人間に似て非なるものといえば克服者に違いない
「いいわ」頷いてゼレタは語る。「大概の幽霊は彷徨っているんだけど、時々、南の方から幽霊が来るの。それでその後、ここへやって来て、通り過ぎていく。そして必ず戻ってきて南の方へと去って行くわ。でも帰る時には……、上手く言えないけど、禍々しい姿になっているの。頭があって手足があって、だけど妙に太いような腫れぼったいような、芋虫みたいな感じね。正直言って見た目には区別がつかないんだけど、そう感じるの。あいつらは別物だって」
少なくとも今までユカリの見た克服者の姿とは一致しない。とはいえ、複数の姿があるのだ。見たことのない克服者がいてもおかしくはない。

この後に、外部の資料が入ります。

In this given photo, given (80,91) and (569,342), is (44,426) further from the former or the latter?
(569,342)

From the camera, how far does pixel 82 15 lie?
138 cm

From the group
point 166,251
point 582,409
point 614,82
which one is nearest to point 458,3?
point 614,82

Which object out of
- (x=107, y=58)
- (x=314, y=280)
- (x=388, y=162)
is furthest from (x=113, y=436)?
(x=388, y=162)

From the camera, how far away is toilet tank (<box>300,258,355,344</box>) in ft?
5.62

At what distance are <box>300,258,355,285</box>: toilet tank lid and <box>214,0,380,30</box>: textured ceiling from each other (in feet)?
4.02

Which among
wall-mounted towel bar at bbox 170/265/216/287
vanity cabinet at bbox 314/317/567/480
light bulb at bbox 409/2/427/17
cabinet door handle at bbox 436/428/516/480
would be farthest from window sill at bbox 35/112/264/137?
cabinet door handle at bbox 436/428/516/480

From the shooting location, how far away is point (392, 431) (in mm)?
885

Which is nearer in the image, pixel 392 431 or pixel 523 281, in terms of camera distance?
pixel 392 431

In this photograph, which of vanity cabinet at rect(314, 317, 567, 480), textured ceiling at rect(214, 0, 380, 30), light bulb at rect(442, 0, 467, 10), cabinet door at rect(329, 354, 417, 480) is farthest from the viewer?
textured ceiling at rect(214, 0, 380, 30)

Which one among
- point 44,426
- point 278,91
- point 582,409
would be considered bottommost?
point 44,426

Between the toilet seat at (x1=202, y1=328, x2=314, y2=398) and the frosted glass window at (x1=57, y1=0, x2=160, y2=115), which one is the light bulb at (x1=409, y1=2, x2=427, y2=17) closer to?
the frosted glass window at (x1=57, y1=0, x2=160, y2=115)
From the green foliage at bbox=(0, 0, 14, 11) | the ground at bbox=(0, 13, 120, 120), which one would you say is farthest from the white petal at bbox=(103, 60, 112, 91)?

「ここで克服者が造られているのでしょうか?」とユカリはジニに意見を求める。
「その可能性は高いね。ここだけってこともないだろうけど。ハーミュラーがここへ来たのだとすればより重要な魔術工房があるのかもしれないよ。ともあれかくもあれ幽霊とやらが彷徨っているのならとっ捕まえるのが手っ取り早いね」
「ちょっと待ってください。そもそもハーミュラーさんに話を聞きに来たんですよ。意図も分からない内に敵対的な行動をするのは反対です」
「何を言ってんだい。克服者には既に襲われかけたじゃないか。こっちが敵対的な行動を取られたんだよ。ハーミュラーとやらの意図がなんであるにせよ、克服者自身からも聞きたいことは山ほどあるよ」
よく考えるまでもなくユカリには返す言葉が思いつかなかった。
「分かりました。克服者を優先して探しましょう。でもできるだけ話し合いで、それが無理なら捕まえるということで」
「もちろん。話を聞きたいんだからね。それが無理ならあたしが直接調べるよ」
ユカリは身震いする。「解剖とかじゃないですよね」
「あんた怖いこと考えるね」
ユカリは腑に落ちない気持ちで唇を尖らせる。